Task statement. Please copy the data below, replacing each "fingernail" with "nail" and leaving everything else unchanged.

Spatial relation data:
────────────────────

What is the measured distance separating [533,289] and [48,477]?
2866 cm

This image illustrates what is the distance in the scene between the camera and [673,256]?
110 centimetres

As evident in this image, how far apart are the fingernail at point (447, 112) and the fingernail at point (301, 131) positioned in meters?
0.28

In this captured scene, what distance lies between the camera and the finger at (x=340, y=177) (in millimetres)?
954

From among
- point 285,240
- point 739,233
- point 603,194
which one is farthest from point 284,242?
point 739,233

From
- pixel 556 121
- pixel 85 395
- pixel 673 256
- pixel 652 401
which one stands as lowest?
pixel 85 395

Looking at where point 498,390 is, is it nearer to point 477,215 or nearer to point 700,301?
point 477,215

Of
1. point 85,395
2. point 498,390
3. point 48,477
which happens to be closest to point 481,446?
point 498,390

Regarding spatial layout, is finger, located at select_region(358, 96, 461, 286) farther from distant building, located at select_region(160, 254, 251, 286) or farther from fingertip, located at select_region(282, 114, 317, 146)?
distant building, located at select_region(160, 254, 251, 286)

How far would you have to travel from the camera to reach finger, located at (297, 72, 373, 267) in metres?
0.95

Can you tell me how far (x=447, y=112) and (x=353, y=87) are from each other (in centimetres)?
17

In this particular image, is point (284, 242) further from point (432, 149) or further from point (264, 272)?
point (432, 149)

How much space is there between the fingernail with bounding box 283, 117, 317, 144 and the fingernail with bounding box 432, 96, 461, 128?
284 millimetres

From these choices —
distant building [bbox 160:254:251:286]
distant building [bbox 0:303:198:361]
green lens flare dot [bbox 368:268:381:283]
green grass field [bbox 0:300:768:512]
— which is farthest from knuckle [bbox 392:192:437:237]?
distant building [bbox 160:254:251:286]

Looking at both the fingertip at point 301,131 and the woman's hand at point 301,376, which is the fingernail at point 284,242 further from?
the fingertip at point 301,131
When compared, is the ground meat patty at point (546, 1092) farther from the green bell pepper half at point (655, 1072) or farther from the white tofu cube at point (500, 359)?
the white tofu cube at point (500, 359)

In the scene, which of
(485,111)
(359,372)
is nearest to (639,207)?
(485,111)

────────────────────

The output.
What is the measured distance separating [533,289] and [48,477]?
2866 cm

This image illustrates what is the distance in the scene between the camera and [673,256]?
110 centimetres

As evident in this image, how far apart are the nail at point (447, 112) and the nail at point (301, 131) positioned in meters?
0.28

In this captured scene, what distance lies between the camera and the finger at (x=340, y=177) (in millimetres)?
954

From among
- point 285,240
- point 739,233
- point 603,194
which one is farthest from point 284,242?
point 739,233

From
- pixel 556 121
- pixel 85 395
- pixel 673 256
- pixel 652 401
which one stands as lowest?
pixel 85 395

Looking at where point 498,390 is, is it nearer to point 477,215 or nearer to point 700,301?
point 477,215

Of
1. point 85,395
2. point 498,390
3. point 48,477
which happens to be closest to point 481,446?
point 498,390

Regarding spatial layout, is finger, located at select_region(358, 96, 461, 286) farther from distant building, located at select_region(160, 254, 251, 286) or farther from fingertip, located at select_region(282, 114, 317, 146)?
distant building, located at select_region(160, 254, 251, 286)

How far would you have to travel from the camera to reach finger, located at (297, 72, 373, 267) in metres?
0.95

Can you tell me how far (x=447, y=112) and (x=353, y=87) are from each other (in centimetres)?
17

In this particular image, is point (284, 242) further from point (432, 149) or further from point (264, 272)?
point (432, 149)

How much space is there between the nail with bounding box 283, 117, 317, 144 and the nail with bounding box 432, 96, 461, 128?
284 millimetres

From these choices —
distant building [bbox 160:254:251:286]
distant building [bbox 0:303:198:361]
green lens flare dot [bbox 368:268:381:283]
green grass field [bbox 0:300:768:512]
— which is farthest from knuckle [bbox 392:192:437:237]?
distant building [bbox 160:254:251:286]

Looking at both the fingertip at point 301,131 and the woman's hand at point 301,376, which is the nail at point 284,242 further from?
the fingertip at point 301,131
When compared, is the ground meat patty at point (546, 1092) farther from the green bell pepper half at point (655, 1072) or farther from the white tofu cube at point (500, 359)?
the white tofu cube at point (500, 359)

In the scene, which of
(485,111)
(359,372)
is nearest to (639,207)?
(485,111)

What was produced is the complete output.